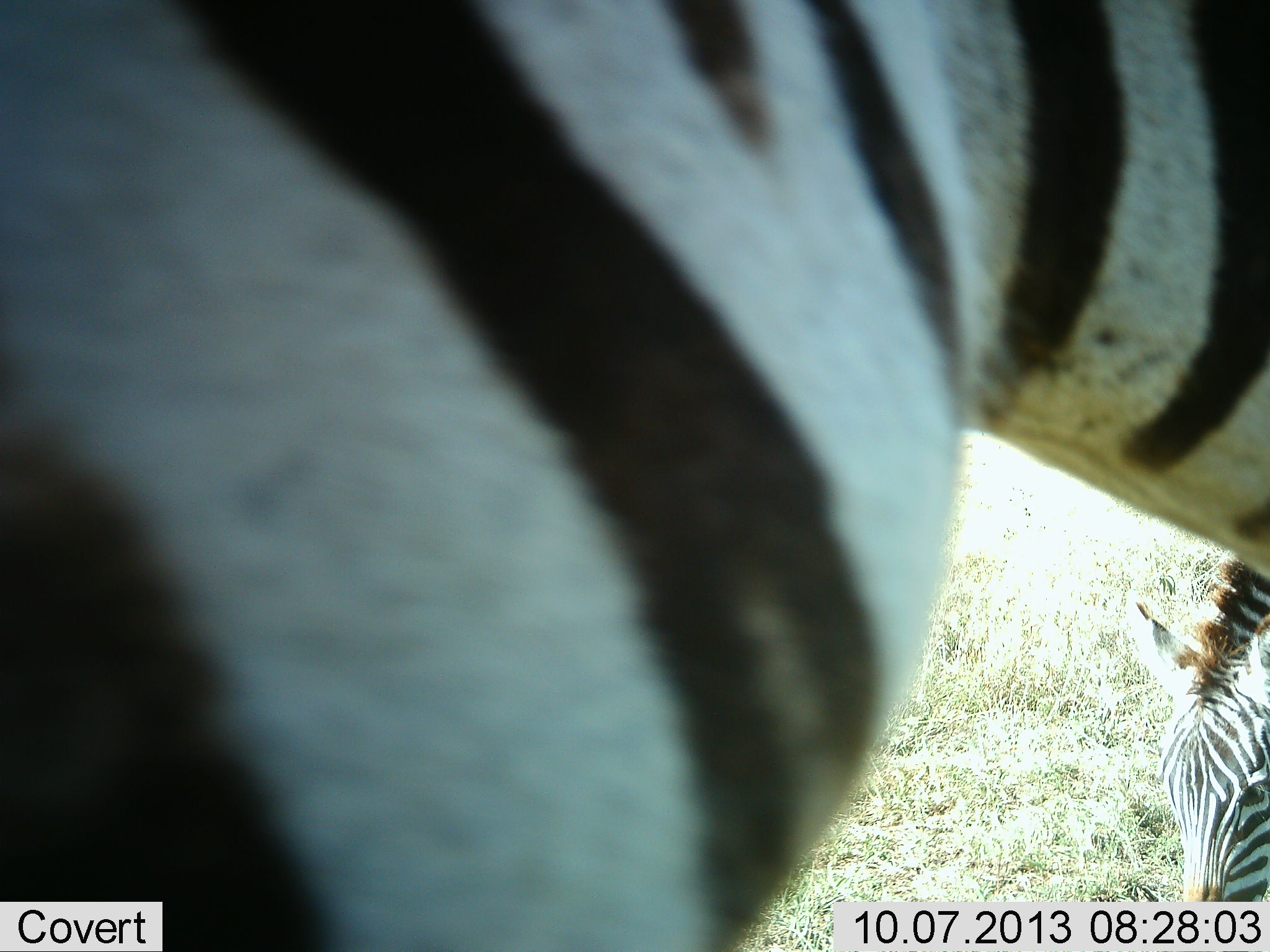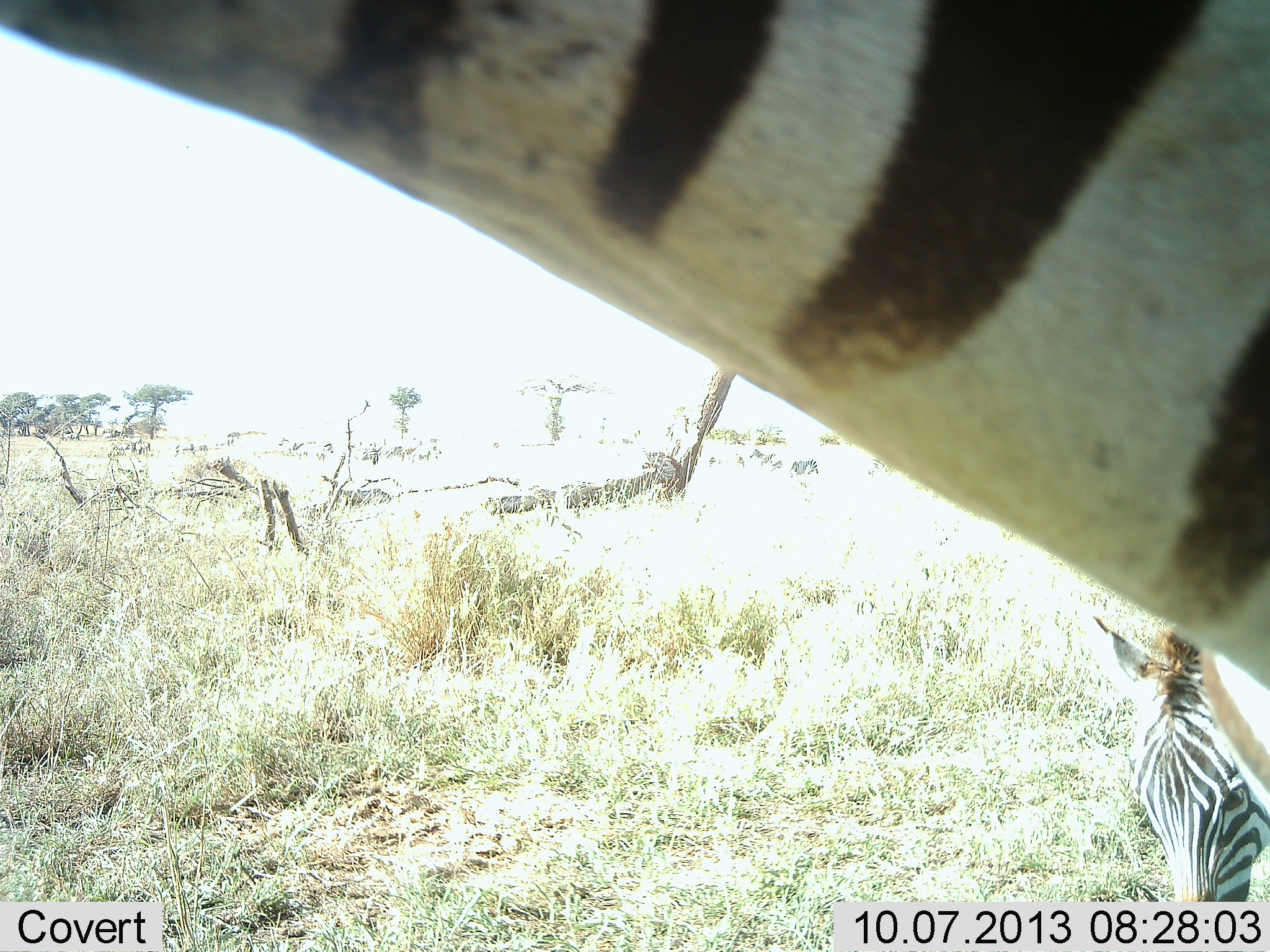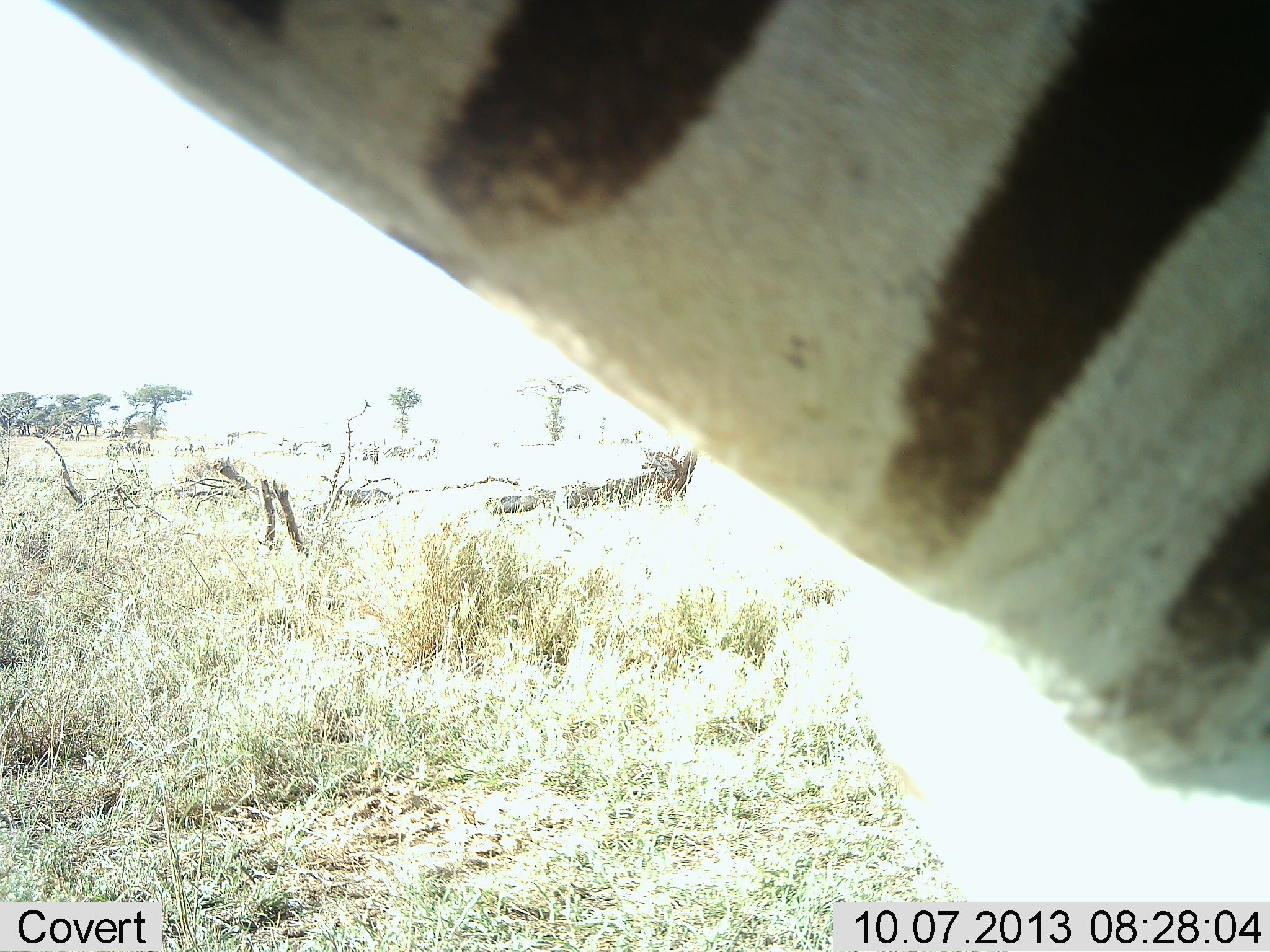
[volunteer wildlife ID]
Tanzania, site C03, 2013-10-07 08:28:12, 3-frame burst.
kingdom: Animalia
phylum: Chordata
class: Mammalia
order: Perissodactyla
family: Equidae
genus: Equus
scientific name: Equus quagga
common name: plains zebra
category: zebra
Zebra (plains zebra) (Equus quagga), count 2. Behavior (volunteer vote fractions): standing 73%, resting 7%, moving 13%, interacting 7%. Young present (vote fraction): 13%. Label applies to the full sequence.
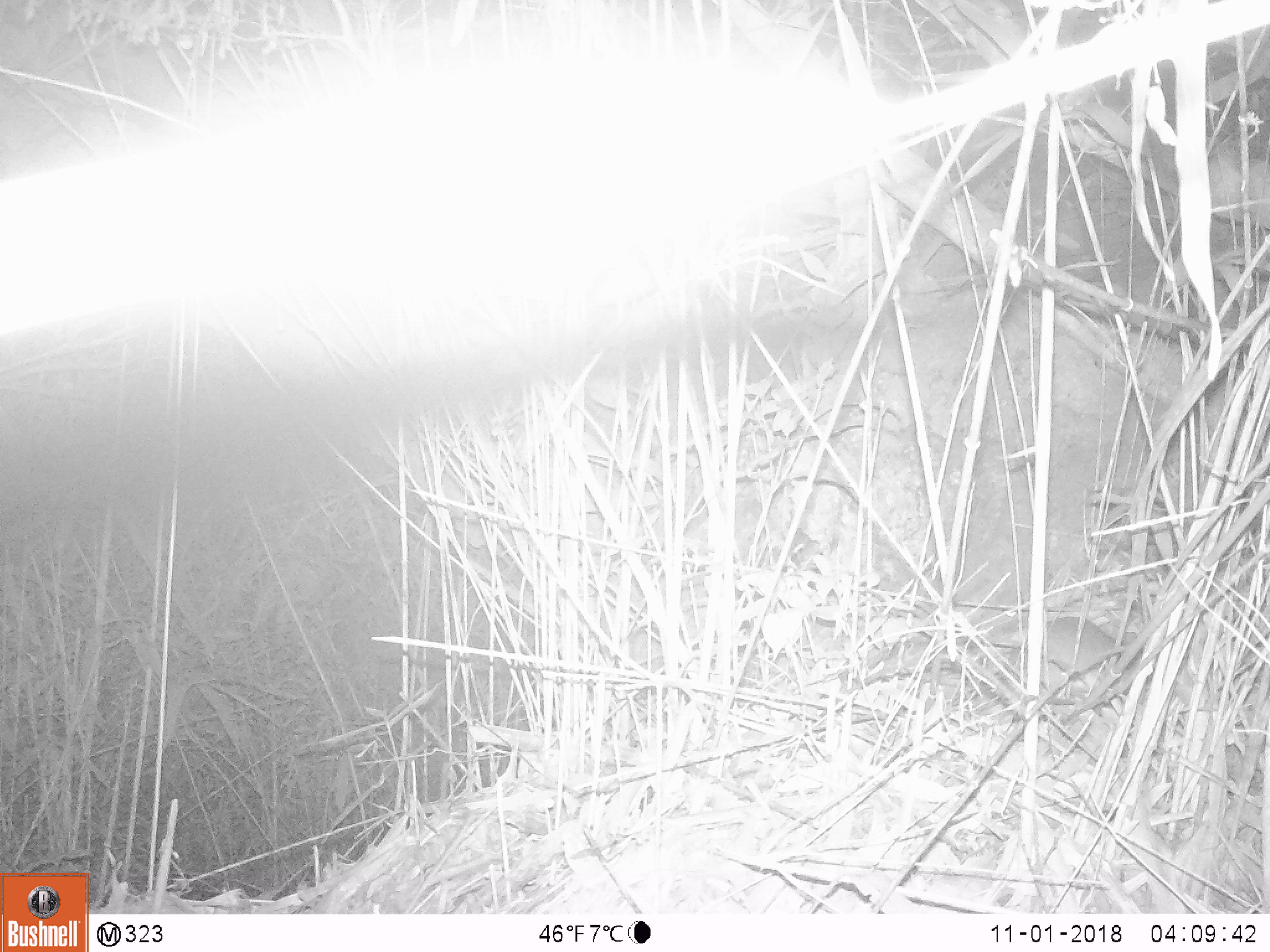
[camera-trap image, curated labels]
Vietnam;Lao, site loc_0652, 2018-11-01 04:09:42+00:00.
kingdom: Animalia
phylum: Chordata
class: Mammalia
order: Rodentia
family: Muridae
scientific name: Muridae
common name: old-world mice and rats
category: unidentified murid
Unidentified murid (old-world mice and rats) (Muridae). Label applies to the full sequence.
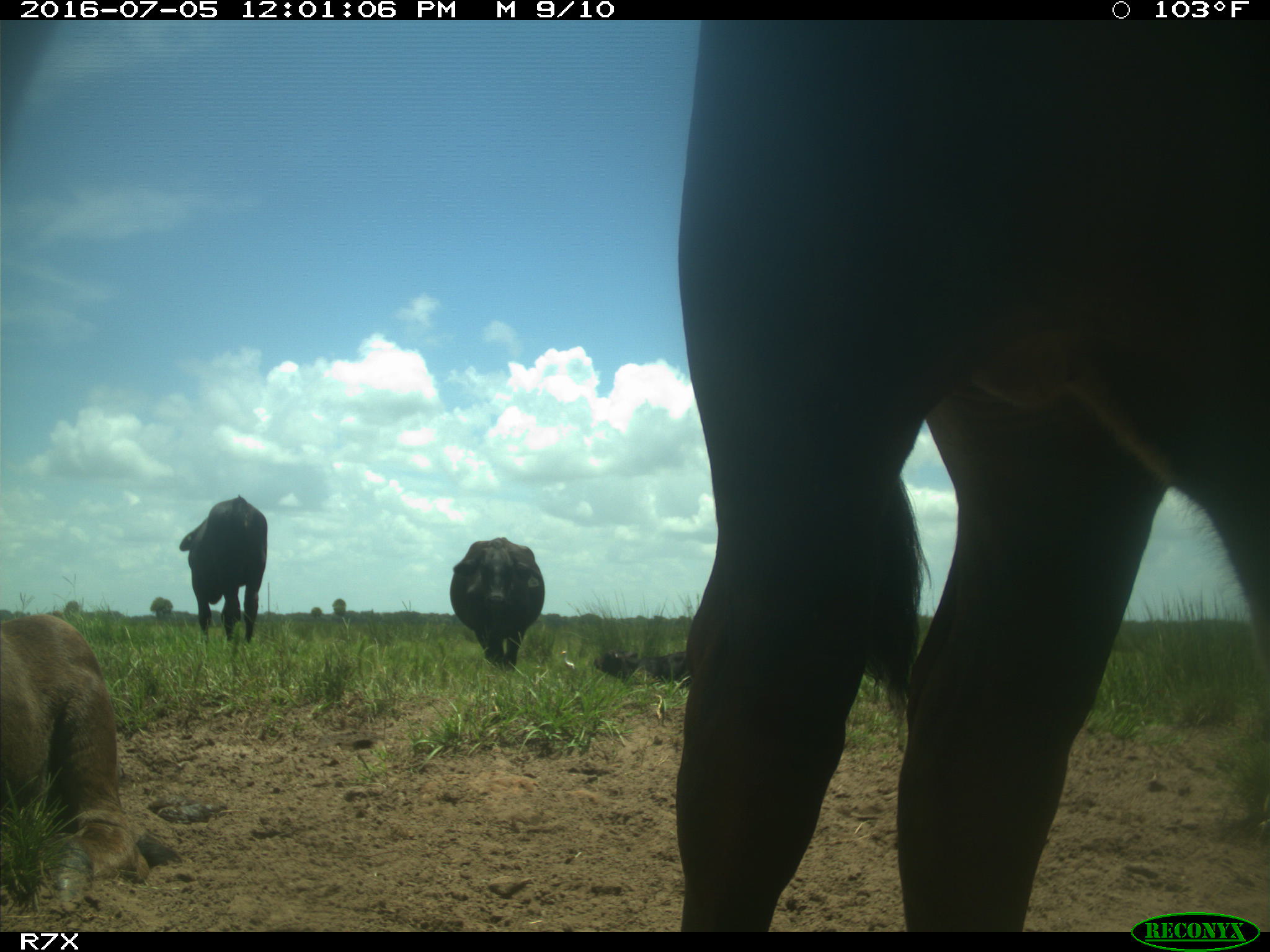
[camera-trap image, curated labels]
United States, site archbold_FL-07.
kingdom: Animalia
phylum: Chordata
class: Mammalia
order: Artiodactyla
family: Bovidae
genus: Bos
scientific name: Bos taurus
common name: domestic cow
Bos taurus (domestic cow).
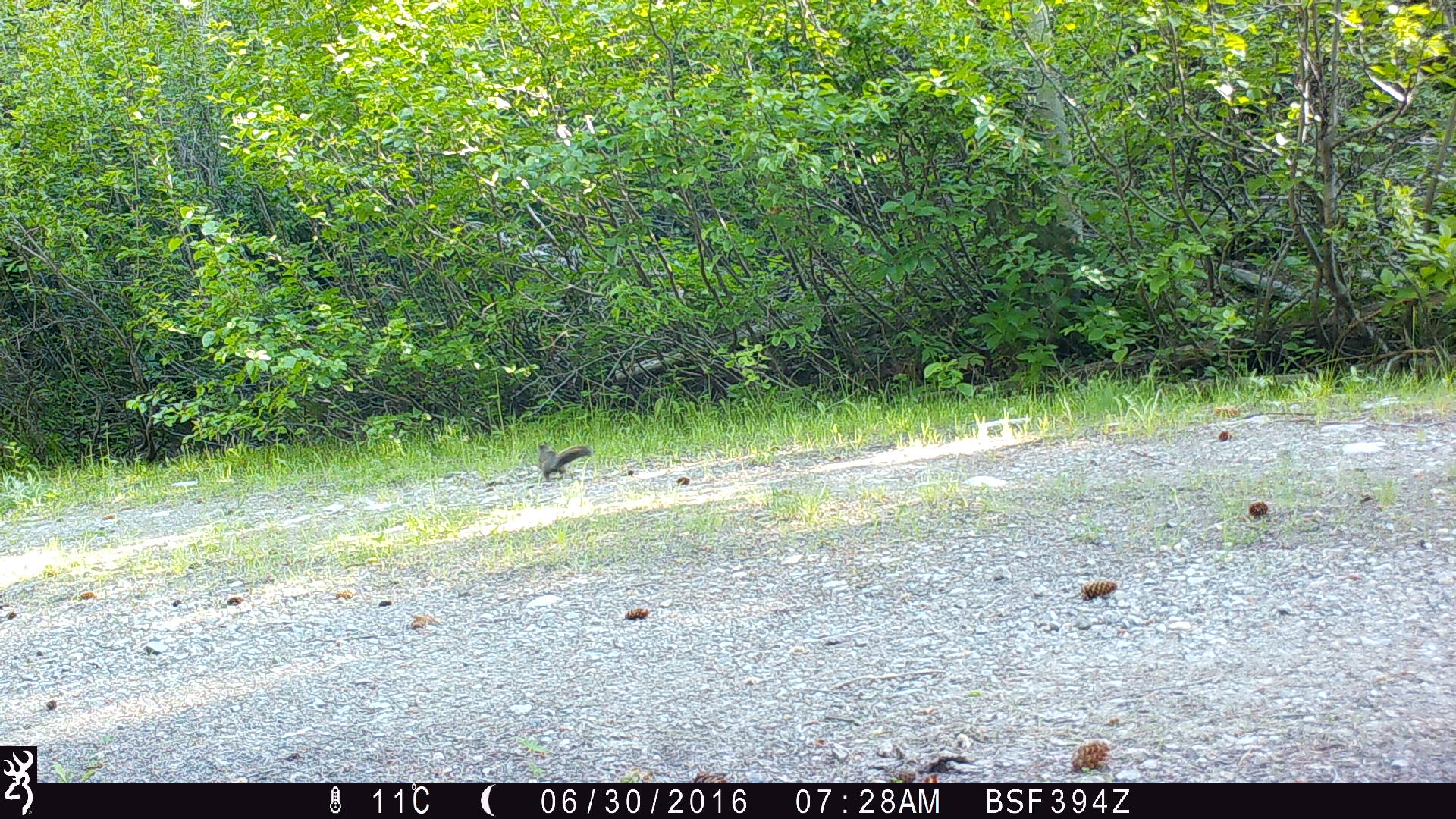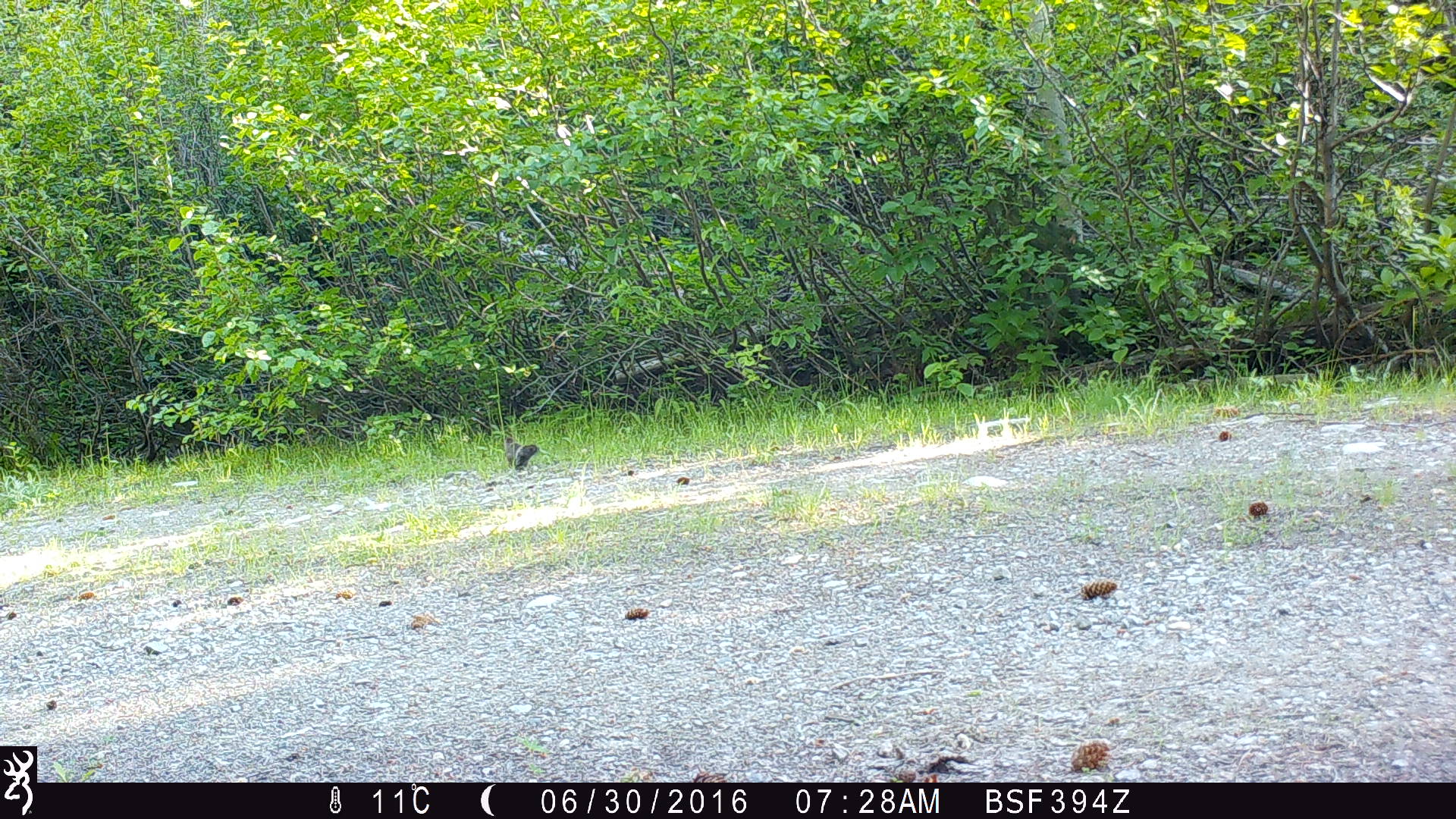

********

Every line above that has the string "scientific" needs to be copied.

## Exercise output:
scientific name: Equus quagga
scientific name: Muridae
scientific name: Bos taurus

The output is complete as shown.